* [Document segment]:

Side-channel traces, or measurements, are discrete amplitude samples at regular time intervals, i.e., the data is serial. Hence, an ML-architecture with the capacity to learn correlations between different elements of sequences, such as Long-Short Term Memory (LSTM) or Recurrent Neural Networks (RNN) has been the architecture of choice for most published work on using side-channels to monitor processes [9][10]. In recent years, the Transformer architecture - a key component in the breakthrough of large language models - has shown success in a wide range of sequential ML tasks and has recently also been used with power side-channel data [11].

### III. PREVIOUS WORK

Side-channel monitoring using physical side-channels is well established in the literature [1]-[4][9][12]. However, to our knowledge, there is no previous attempt at dual process classification. In [5], a process is classified amid other processes executing on the device but the authors do not attempt to

classify the other processes. In [3] instruction-level disassembly is performed on a process executing on a dual core ARM Cortex-A9 CPU, however, they schedule the process on a specific core and surround the payload code with No Operation (NOP) instructions [3].

* [Given request 1]:
Duplicate the part of the passage on side-channel monitoring from "Side-channel monitoring using" up to and including "(NOP) instructions [3].".

* [Extracted records]:
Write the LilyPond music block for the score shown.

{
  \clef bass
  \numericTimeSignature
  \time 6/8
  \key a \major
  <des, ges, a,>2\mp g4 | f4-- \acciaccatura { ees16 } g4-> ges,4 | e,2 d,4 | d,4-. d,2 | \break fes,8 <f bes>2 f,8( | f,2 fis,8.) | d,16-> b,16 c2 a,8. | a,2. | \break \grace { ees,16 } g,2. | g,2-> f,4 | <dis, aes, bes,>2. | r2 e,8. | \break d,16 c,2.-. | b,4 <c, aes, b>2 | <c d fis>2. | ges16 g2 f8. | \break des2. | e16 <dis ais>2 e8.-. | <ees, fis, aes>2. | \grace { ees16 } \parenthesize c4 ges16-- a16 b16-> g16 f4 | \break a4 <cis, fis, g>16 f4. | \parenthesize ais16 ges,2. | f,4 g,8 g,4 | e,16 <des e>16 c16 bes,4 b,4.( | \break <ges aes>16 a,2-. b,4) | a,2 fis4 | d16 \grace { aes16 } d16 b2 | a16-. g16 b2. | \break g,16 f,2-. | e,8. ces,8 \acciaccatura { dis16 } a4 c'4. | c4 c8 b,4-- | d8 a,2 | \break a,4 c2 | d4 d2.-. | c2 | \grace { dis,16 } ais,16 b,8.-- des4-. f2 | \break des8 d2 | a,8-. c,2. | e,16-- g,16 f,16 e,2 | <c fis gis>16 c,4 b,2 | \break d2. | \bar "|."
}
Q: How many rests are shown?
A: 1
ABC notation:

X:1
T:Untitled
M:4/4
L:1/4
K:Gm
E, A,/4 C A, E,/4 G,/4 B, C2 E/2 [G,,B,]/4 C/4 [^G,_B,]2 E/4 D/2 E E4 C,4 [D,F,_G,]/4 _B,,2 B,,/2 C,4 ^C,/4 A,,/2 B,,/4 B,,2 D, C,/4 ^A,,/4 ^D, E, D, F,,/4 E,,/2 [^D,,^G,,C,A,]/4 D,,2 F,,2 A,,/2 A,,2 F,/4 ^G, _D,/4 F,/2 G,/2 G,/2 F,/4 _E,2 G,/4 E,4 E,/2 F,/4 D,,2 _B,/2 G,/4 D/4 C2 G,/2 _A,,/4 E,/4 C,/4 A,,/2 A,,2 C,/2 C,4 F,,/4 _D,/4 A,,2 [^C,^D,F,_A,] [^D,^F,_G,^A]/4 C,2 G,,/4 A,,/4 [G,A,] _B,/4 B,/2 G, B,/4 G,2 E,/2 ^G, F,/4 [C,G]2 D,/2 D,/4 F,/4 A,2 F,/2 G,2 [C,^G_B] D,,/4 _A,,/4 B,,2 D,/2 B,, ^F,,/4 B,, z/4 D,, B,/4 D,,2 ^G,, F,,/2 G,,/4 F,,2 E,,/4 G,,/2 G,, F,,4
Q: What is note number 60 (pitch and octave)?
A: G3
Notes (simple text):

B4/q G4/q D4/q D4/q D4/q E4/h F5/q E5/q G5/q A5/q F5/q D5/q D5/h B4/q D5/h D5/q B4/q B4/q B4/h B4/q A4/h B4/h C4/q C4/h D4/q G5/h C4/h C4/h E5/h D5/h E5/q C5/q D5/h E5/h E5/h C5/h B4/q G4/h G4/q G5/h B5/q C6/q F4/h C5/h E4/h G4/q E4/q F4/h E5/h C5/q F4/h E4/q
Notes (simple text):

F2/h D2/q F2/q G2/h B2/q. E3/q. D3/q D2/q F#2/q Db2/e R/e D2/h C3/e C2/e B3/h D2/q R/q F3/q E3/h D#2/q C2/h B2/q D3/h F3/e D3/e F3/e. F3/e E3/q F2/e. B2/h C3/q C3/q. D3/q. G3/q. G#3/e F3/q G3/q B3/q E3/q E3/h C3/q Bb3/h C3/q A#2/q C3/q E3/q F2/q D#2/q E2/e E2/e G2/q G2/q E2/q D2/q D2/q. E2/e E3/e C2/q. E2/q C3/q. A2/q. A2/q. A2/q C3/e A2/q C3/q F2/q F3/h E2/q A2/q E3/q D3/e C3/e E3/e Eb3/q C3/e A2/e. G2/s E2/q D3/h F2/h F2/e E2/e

* [Given request 2]:
Set down the lines of the entries from the line with "B4/q G4/q D4/q" up to and including the last line of the entries.

* [Written solution 1]:
Side-channel monitoring using physical side-channels is well established in the literature [1]-[4][9][12]. However, to our knowledge, there is no previous attempt at dual process classification. In [5], a process is classified amid other processes executing on the device but the authors do not attempt to

classify the other processes. In [3] instruction-level disassembly is performed on a process executing on a dual core ARM Cortex-A9 CPU, however, they schedule the process on a specific core and surround the payload code with No Operation (NOP) instructions [3].

* [Written solution 2]:
B4/q G4/q D4/q D4/q D4/q E4/h F5/q E5/q G5/q A5/q F5/q D5/q D5/h B4/q D5/h D5/q B4/q B4/q B4/h B4/q A4/h B4/h C4/q C4/h D4/q G5/h C4/h C4/h E5/h D5/h E5/q C5/q D5/h E5/h E5/h C5/h B4/q G4/h G4/q G5/h B5/q C6/q F4/h C5/h E4/h G4/q E4/q F4/h E5/h C5/q F4/h E4/q
Notes (simple text):

F2/h D2/q F2/q G2/h B2/q. E3/q. D3/q D2/q F#2/q Db2/e R/e D2/h C3/e C2/e B3/h D2/q R/q F3/q E3/h D#2/q C2/h B2/q D3/h F3/e D3/e F3/e. F3/e E3/q F2/e. B2/h C3/q C3/q. D3/q. G3/q. G#3/e F3/q G3/q B3/q E3/q E3/h C3/q Bb3/h C3/q A#2/q C3/q E3/q F2/q D#2/q E2/e E2/e G2/q G2/q E2/q D2/q D2/q. E2/e E3/e C2/q. E2/q C3/q. A2/q. A2/q. A2/q C3/e A2/q C3/q F2/q F3/h E2/q A2/q E3/q D3/e C3/e E3/e Eb3/q C3/e A2/e. G2/s E2/q D3/h F2/h F2/e E2/e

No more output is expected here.